Tomasz Kaczmarek, były agent CBA, zgłosił się do prokuratury i zeznał, że na polecenie swoich szefów miał przekazywać dziennikarzom sprzyjającym PiS, akta śledztw opatrzone klauzulą tajności. Jak twierdzi, dokumenty otrzymywali Cezary Gmyz, Dorota Kania, Tomasz Sakiewicz i Samuel Pereira. – Być może miał dla nas jakieś akta, ale musiał je zgubić po drodze. Niemniej, jak ma jakieś ciekawe historie, to bierzemy, tylko żeby choć wyglądały na prawdopodobne – kpi Tomasz Sakiewicz, redaktor naczelny “Gazety Polskiej”.
Sprawę opisała poniedziałkowa “Gazeta Wyborcza”. Jak czytamy w artykule, były agent CBA Tomasz Kaczmarek zgłosił się do Prokuratury Rejonowej w Olsztynie, gdzie złożył zeznania i wyraził chęć otrzymania statusu świadka koronnego. Jego zeznania mają obciążać ministra spraw wewnętrznych i koordynatora służb specjalnych Mariusza Kamińskiego oraz jego zastępcę Macieja Wąsika.
Kaczmarek miał zeznać, że otrzymywał od Kamińskiego i Wąsika polecenia przekazywania ściśle tajnych materiałów dziennikarzom wspierającym PiS, by zostały użyte do „niszczenia politycznych konkurentów”. Akta śledztw przekazywał Cezaremu Gmyzowi, obecnemu korespondentowi TVP w Niemczech, Dorocie Kani, dzisiaj wiceprezes Polska Press, Tomaszowi Sakiewiczowi, szefowi Telewizji Republika i „Gazety Polskiej” oraz Samuelowi Pereirze, który obecnie kieruje TVP Info. Według byłego agenta CBA, były to ”materiały opatrzone najwyższymi klauzulami tajności”.

### [Rekordy danych]
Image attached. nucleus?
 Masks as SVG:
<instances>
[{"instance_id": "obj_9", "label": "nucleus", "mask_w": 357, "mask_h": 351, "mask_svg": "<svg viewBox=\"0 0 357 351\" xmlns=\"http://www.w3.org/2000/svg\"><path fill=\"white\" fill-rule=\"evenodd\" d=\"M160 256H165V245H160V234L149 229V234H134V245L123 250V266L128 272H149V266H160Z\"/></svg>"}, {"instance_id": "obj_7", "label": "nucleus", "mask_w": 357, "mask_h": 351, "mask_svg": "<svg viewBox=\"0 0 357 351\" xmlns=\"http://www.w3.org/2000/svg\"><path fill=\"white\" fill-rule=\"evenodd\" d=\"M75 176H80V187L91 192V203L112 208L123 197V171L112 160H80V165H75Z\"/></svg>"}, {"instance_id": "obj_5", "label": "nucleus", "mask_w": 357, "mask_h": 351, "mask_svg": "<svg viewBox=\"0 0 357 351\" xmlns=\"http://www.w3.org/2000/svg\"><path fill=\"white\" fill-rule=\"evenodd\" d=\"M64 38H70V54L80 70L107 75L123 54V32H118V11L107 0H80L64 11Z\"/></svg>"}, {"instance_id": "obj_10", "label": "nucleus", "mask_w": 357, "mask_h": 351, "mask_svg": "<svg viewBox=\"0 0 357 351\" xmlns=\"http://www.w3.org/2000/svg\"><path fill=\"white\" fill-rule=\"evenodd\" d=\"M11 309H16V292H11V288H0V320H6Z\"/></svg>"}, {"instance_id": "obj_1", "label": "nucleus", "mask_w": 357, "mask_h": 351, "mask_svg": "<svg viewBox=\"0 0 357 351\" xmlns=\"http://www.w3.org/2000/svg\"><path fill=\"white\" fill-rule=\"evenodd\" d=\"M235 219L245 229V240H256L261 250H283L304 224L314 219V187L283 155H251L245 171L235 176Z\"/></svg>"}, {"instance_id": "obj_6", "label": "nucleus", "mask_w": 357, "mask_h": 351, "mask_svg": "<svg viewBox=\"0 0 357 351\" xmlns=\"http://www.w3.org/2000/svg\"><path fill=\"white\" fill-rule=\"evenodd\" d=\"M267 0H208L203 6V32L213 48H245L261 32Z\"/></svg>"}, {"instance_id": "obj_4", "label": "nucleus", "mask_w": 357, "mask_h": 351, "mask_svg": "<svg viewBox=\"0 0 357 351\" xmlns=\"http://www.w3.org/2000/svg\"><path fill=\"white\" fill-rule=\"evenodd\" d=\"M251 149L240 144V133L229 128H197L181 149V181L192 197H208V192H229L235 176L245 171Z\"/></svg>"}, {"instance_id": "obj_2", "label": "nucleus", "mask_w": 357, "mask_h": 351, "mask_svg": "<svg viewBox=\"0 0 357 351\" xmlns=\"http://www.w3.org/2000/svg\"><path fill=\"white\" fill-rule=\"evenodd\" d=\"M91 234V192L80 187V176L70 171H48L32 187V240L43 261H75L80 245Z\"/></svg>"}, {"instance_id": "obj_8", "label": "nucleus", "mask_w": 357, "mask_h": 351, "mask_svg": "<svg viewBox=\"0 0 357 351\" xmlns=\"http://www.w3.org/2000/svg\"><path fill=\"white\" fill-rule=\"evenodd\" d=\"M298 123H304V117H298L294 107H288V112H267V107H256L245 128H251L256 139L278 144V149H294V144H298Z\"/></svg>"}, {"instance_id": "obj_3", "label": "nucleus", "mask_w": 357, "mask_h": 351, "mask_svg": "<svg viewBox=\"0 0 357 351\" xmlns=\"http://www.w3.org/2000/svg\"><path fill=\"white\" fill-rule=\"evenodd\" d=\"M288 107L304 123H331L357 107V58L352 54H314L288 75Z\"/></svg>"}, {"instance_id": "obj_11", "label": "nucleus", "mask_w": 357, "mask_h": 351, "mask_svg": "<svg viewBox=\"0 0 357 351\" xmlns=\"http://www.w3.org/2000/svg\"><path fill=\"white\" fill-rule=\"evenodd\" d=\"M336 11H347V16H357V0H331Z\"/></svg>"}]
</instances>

### [Zadania do wykonania]
1. Wymień wszystkich dziennikarzy, którym według zeznań Tomasza Kaczmarka przekazywano akta śledztw, tak jak podaje tekst dokumentu.
2. Przepisz dosłownie fragment tekstu dokumentu od słów "Tomasz Kaczmarek, były" do słów "zastępcę Macieja Wąsika.", wliczając oba te miejsca.

### [Wyniki zadań]
1. Akta otrzymywali Cezary Gmyz, Dorota Kania, Tomasz Sakiewicz i Samuel Pereira.

2.
Tomasz Kaczmarek, były agent CBA, zgłosił się do prokuratury i zeznał, że na polecenie swoich szefów miał przekazywać dziennikarzom sprzyjającym PiS, akta śledztw opatrzone klauzulą tajności. Jak twierdzi, dokumenty otrzymywali Cezary Gmyz, Dorota Kania, Tomasz Sakiewicz i Samuel Pereira. – Być może miał dla nas jakieś akta, ale musiał je zgubić po drodze. Niemniej, jak ma jakieś ciekawe historie, to bierzemy, tylko żeby choć wyglądały na prawdopodobne – kpi Tomasz Sakiewicz, redaktor naczelny “Gazety Polskiej”.
Sprawę opisała poniedziałkowa “Gazeta Wyborcza”. Jak czytamy w artykule, były agent CBA Tomasz Kaczmarek zgłosił się do Prokuratury Rejonowej w Olsztynie, gdzie złożył zeznania i wyraził chęć otrzymania statusu świadka koronnego. Jego zeznania mają obciążać ministra spraw wewnętrznych i koordynatora służb specjalnych Mariusza Kamińskiego oraz jego zastępcę Macieja Wąsika.